Spatial relationship records
________________

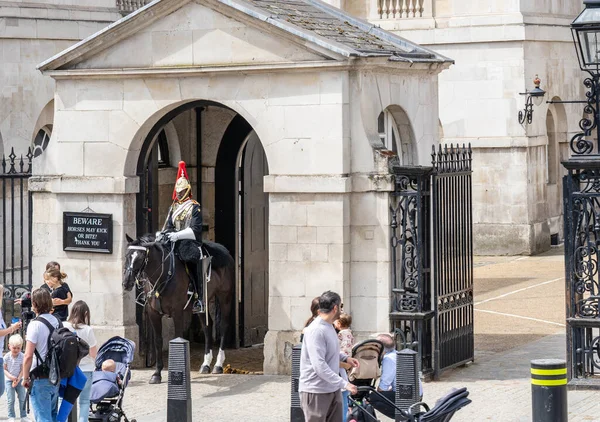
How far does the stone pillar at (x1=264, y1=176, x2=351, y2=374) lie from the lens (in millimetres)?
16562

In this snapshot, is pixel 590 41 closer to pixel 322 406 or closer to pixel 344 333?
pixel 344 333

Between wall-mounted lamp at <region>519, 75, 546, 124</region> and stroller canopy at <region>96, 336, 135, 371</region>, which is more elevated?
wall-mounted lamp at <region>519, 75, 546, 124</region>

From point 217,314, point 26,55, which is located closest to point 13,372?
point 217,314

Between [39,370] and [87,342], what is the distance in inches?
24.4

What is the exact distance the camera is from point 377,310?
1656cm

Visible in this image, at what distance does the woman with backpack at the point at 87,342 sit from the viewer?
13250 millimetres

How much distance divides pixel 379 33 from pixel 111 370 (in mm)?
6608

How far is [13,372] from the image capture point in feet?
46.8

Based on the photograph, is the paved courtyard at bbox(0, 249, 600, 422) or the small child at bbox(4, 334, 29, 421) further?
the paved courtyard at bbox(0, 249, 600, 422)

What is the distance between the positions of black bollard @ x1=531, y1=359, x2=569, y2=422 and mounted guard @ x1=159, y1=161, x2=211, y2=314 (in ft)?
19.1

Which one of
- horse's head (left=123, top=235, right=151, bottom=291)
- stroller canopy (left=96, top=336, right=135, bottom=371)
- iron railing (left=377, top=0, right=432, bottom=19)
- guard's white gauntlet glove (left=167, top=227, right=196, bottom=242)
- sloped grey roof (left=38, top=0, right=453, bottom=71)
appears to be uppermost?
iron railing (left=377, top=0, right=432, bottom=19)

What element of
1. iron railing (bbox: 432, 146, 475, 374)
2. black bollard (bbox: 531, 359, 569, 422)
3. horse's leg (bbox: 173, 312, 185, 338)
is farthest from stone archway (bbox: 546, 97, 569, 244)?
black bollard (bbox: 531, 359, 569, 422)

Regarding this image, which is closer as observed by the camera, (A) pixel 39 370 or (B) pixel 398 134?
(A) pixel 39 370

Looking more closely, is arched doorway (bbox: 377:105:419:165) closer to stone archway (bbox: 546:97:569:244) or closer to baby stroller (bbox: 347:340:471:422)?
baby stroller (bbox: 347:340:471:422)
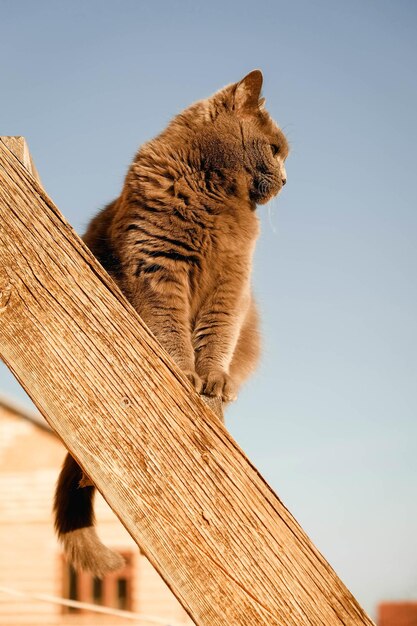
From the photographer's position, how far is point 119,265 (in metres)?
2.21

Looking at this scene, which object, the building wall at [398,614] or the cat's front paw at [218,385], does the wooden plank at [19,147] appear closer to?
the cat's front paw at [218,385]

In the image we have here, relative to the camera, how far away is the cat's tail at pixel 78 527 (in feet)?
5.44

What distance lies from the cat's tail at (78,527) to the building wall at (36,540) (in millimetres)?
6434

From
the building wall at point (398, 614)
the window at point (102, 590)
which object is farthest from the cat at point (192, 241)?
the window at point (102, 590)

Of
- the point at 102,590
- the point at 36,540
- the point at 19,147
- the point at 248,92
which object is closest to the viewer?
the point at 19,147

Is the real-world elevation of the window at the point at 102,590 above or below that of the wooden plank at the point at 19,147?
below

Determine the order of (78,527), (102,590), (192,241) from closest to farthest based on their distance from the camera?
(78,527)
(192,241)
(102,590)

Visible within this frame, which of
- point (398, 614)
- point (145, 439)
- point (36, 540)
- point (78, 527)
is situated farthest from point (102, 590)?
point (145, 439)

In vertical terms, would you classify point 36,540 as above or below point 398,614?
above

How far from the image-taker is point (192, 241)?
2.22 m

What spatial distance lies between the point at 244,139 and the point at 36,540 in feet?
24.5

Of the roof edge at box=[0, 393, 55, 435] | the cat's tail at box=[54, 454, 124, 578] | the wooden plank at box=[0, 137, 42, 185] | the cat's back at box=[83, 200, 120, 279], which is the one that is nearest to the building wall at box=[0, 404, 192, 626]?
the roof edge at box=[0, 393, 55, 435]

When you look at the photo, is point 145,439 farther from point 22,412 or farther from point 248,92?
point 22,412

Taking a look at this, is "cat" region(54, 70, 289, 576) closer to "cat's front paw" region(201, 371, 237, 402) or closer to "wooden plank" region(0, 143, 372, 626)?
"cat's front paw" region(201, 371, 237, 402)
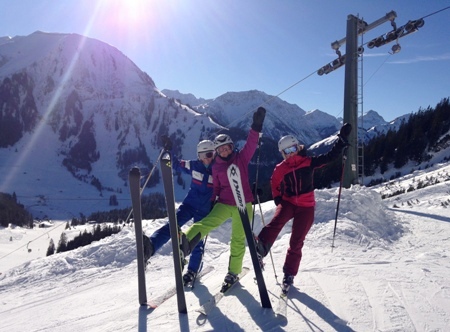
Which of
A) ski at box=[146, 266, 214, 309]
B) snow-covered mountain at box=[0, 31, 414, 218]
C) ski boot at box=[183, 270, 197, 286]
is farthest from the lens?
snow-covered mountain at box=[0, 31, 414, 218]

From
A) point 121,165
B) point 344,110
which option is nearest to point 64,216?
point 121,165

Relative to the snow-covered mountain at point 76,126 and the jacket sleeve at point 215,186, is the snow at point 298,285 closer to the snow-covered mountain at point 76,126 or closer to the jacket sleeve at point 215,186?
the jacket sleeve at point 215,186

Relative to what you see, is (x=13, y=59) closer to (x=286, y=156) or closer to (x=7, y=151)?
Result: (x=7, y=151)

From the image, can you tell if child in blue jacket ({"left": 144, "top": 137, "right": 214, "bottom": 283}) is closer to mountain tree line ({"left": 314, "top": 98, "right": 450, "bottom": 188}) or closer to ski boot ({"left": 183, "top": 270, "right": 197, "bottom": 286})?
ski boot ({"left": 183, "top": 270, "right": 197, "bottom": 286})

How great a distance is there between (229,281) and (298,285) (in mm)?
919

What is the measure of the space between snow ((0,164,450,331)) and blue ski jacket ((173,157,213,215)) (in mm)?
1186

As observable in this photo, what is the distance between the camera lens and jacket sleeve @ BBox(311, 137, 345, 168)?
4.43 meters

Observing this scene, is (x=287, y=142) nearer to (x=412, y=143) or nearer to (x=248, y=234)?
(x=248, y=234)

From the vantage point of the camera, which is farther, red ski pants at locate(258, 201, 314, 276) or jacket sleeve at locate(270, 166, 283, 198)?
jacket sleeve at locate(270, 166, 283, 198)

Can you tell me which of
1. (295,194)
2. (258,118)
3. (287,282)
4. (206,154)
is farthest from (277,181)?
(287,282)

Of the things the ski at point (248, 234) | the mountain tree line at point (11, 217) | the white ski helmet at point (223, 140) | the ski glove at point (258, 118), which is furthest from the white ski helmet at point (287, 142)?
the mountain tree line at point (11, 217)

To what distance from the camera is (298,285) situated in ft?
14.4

________________

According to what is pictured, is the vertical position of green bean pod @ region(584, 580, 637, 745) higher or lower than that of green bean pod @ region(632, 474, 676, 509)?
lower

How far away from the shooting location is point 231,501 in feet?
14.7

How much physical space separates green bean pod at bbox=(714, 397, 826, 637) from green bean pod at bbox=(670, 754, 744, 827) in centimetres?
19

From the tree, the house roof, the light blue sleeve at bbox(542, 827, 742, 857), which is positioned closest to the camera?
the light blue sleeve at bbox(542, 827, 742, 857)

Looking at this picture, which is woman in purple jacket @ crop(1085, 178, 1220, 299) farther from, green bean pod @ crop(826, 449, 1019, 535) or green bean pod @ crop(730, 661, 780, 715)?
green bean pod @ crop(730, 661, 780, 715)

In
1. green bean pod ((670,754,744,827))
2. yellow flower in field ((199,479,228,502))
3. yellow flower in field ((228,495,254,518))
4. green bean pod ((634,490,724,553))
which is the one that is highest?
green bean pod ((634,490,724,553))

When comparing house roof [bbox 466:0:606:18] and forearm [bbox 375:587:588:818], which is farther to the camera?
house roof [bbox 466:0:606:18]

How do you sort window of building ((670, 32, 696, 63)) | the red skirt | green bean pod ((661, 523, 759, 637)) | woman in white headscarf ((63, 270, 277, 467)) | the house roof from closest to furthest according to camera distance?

________________

Required task: Reproduce the lines from the one containing "Relative to the snow-covered" through the one containing "Result: (x=7, y=151)", including both.

Correct result:
Relative to the snow-covered mountain at point 76,126 and the jacket sleeve at point 215,186, is the snow at point 298,285 closer to the snow-covered mountain at point 76,126 or closer to the jacket sleeve at point 215,186?
the jacket sleeve at point 215,186

Relative to what you see, is (x=13, y=59) closer to (x=286, y=156) or closer to (x=7, y=151)?
Result: (x=7, y=151)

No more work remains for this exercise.